One_and_Done wrote:penbeast0 wrote:With all due respect, when did 90s Webber ever have the right attitude? There's a reason Washington finally dumped him for an end of career Mitch Richmond and the bad contract of Otis Thorpe and it wasn't his talent.
With all respect due, I disagree. Have you ever worked in an office and decided your secretary Bob will never grow into something more? Webber was a young man who, like most people, has the capacity to change, and it's a failure of imagination to say otherwise. Webber just grew up in the wrong time. He was spoiled in AAU and booster run college programs, then went to terribly run NBA franchises who didn't know how to deal with him, and tended to play him out of position. Teams were also in the middle of the first player empowerment era. In some ways player empowernent is bad today, but in alot of ways it was worse back then. Webber was never held to account, and was told he had to play a certain way to get fame and money. In today's game attitudes like Ben Simmons aren't sustainable, and you get fame and money for playing the right way more than anything else.
In today's NBA he probably goes to G-League ignite, is taught how to.play right, and is brought along in a system that optimises what he does best once he gets to the NBA. Webber won't have to worry about getting beat up in the post in today's game nearly as much either.
I agree that Webber's game is more suited to today's league rather than back when power forwards were expected to bang in the post except for one small detail, he was never a good shooter with a career 3 pt % under .300 and a career FT % under 65%. He was always a great athlete and expected to be a superstar with his size/quickness/jumping numbers and his flashy passing game but he never took any aspect of his game, even playmaking, and really worked on it. He just lived off his natural talent for as long as the big checks came in.

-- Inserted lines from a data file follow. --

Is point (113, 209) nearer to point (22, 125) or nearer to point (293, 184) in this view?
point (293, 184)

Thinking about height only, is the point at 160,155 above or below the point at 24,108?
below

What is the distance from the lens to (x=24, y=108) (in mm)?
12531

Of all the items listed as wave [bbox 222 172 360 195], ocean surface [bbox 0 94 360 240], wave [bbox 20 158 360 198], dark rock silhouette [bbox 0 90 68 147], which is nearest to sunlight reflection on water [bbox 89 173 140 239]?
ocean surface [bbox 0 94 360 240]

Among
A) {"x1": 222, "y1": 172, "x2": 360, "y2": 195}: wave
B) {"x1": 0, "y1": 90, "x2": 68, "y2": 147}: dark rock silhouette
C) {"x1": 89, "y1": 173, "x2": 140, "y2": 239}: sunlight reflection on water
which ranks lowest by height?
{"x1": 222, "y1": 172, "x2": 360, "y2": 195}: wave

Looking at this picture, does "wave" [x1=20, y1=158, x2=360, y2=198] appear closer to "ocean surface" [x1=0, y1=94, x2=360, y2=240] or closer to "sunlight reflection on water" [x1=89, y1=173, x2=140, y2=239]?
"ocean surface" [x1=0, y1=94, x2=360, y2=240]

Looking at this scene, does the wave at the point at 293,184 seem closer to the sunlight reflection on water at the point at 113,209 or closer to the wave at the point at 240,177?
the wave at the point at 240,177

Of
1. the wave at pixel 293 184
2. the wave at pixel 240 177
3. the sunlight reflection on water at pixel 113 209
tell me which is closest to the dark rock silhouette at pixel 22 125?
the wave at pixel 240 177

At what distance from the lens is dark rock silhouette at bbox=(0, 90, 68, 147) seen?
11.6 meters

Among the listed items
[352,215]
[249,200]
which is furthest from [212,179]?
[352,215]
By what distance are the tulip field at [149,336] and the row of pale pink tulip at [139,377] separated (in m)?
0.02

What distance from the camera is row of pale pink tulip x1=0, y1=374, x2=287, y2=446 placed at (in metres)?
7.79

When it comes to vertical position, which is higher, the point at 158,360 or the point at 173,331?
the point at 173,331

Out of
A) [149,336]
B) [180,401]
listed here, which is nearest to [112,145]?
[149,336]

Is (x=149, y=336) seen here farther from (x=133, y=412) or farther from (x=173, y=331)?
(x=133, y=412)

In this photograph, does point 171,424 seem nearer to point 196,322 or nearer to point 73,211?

I don't think Webber never changed, I think he did mature in Sacramento over his years in Washington. Yes, if you put him in an ideal system with an ideal coach he would be better; so would every player in NBA history, possibly even Tim Duncan, but the basics of his personality would still be the same. However, the greats have this burning desire to be their best, Webber didn't.
I think you overrate the Ignite system as well. Of their guys who were supposed to be potential stars, Jalen Green looks very good, Jaden Hardy looks like he might be good, Kuminga has not lived up to his potential, Dyson had a mediocre rookie year for a top 10 pick, and Todd and Nix were waived. About what you'd expect from a random sampling of guys with their HS reputations. I like the Ignite because it gets at least a few of the fake students who never planned to go to class and get a degree out of the college system and into the pros instead but it's been a pretty mediocre developmental base.
Oh, and if Ben Simmons isn't today's game, what game is he? I mean, really?